OpenAI

Is OpenAI's Codex "lazy"? Coding agent accused of being an idle system

"It needs to have the self-awareness to know whether it’s actually done the work and the humility to apologise when it hasn’t."

Jasper Hamill

11 Jun 2025 — 3 min read

A screenshot of Codex - OpenAI's autonomous coding agent - in action (Image: OpenAI)

When OpenAI first released the coding agent, Codex, it took specific steps to stop it hacking, slacking off and selling drugs.

But developers have claimed the "lazy" new model sometimes cuts corners, fails to follow instructions and makes bizarre decisions whilst hallucinating. Which sounds like uncannily human behaviour.

"It is SO HARD to get Codex to actually do the work that you ask it to do," a developer claimed on the OpenAI Developer Community forum. "I find this astonishing. It frequently totally ignores instructions. Or it decides the job is too long and quits without doing any of it."

The alleged issues include problems like strange and apparently arbitrary naming of branches on GitHub.

"Writing code is fast, but following up on what’s going on on GitHub is a nightmare," the developer wrote.

Has OpenAI achieved true agent autonomy?

They also claimed that Codex did always perform as expected when asked to do jobs overnight.

"There’s not often an explanation as to what was done or why," the dev claimed. "And since Codex is at best lazy and at worst completely ignores the job it was supposed to do, the first thing you need to tell it in the morning may be to do the job it was drafted to do the previous night."

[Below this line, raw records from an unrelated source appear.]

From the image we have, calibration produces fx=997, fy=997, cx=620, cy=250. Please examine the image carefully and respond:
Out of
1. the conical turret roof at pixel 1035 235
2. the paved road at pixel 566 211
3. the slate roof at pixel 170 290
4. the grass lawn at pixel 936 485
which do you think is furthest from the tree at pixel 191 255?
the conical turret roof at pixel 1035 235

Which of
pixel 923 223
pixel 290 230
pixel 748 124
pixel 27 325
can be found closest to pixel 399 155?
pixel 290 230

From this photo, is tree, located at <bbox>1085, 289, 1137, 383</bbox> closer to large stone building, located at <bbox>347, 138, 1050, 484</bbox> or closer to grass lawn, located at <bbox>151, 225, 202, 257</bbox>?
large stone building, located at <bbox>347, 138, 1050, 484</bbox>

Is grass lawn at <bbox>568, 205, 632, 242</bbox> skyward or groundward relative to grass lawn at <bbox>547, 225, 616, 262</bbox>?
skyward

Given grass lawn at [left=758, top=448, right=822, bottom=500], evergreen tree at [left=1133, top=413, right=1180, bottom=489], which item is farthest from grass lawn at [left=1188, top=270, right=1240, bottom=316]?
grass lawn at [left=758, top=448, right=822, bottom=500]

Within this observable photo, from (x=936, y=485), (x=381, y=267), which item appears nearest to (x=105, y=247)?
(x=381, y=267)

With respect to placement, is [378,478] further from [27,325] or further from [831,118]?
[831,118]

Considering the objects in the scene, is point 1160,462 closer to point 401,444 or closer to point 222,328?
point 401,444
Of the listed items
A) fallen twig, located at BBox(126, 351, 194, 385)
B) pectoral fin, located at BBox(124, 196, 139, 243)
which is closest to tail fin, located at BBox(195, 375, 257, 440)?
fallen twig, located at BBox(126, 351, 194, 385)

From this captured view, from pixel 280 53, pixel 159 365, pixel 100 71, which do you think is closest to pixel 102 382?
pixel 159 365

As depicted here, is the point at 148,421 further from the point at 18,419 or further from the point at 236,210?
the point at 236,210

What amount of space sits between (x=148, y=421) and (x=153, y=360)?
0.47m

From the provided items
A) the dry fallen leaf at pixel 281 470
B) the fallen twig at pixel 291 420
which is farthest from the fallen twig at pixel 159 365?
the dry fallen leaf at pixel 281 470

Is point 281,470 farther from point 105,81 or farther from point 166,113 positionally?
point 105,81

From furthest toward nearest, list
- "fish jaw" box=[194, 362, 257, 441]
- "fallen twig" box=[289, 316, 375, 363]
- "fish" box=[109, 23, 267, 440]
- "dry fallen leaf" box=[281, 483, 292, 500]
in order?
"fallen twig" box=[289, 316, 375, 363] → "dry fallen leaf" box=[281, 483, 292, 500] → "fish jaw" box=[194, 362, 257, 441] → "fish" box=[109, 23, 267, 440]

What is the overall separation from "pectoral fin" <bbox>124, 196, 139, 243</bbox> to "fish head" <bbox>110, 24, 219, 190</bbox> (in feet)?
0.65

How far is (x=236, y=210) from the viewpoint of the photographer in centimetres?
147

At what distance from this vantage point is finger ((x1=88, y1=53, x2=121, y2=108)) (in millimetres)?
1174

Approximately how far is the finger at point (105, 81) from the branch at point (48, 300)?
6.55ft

They added: "Codex needs to break tasks down, to create to-do lists, to follow those through and when it doesn’t complete them, to suggest spinning up another job. It needs to have self-awareness to know whether it’s actually done the work involved. And the humility to apologise and offer up suggestions of change when it hasn’t.

"I really really want to like Codex but right now it feels very rough."

How OpenAI stops Codex from slacking off

To be fair to OpenAI, Codex has only been released as a research preview.

"We prioritised security and transparency when designing Codex so users can verify its outputs - a safeguard that grows increasingly more important as AI models handle more complex coding tasks independently and safety considerations evolve," OpenAI wrote.

'Users can check Codex’s work through citations, terminal logs and test results. When uncertain or faced with test failures, the Codex agent explicitly communicates these issues, enabling users to make informed decisions about how to proceed. It still remains essential for users to manually review and validate all agent-generated code before integration and execution."

Codex in the enterprise

Cisco is one of the big companies using the agent to independently navigate codebases, implement and test code changes and propose pull requests for review.

"We think we’re on the verge of one of the single largest transformations in product innovation velocity in history," wrote Jeetu Patel, Cisco President and Chief Product Officer.

"Being able to develop, de-bug, improve and manage code with AI is a force-multiplier for every company in every industry. For a technology company as big and diverse as Cisco? The potential is extraordinary."

However, in early testing, OpenAI found that Codex would falsely claim to have completed "extremely difficult or impossible software engineering tasks", such as asking it to modify non-existent code.

"This behaviour presents a significant risk to the usefulness of the product and undermines user trust and may lead users to believe that critical steps—like editing, building, or deploying code—have been completed, when in fact they have not," OpenAI wrote in its system card.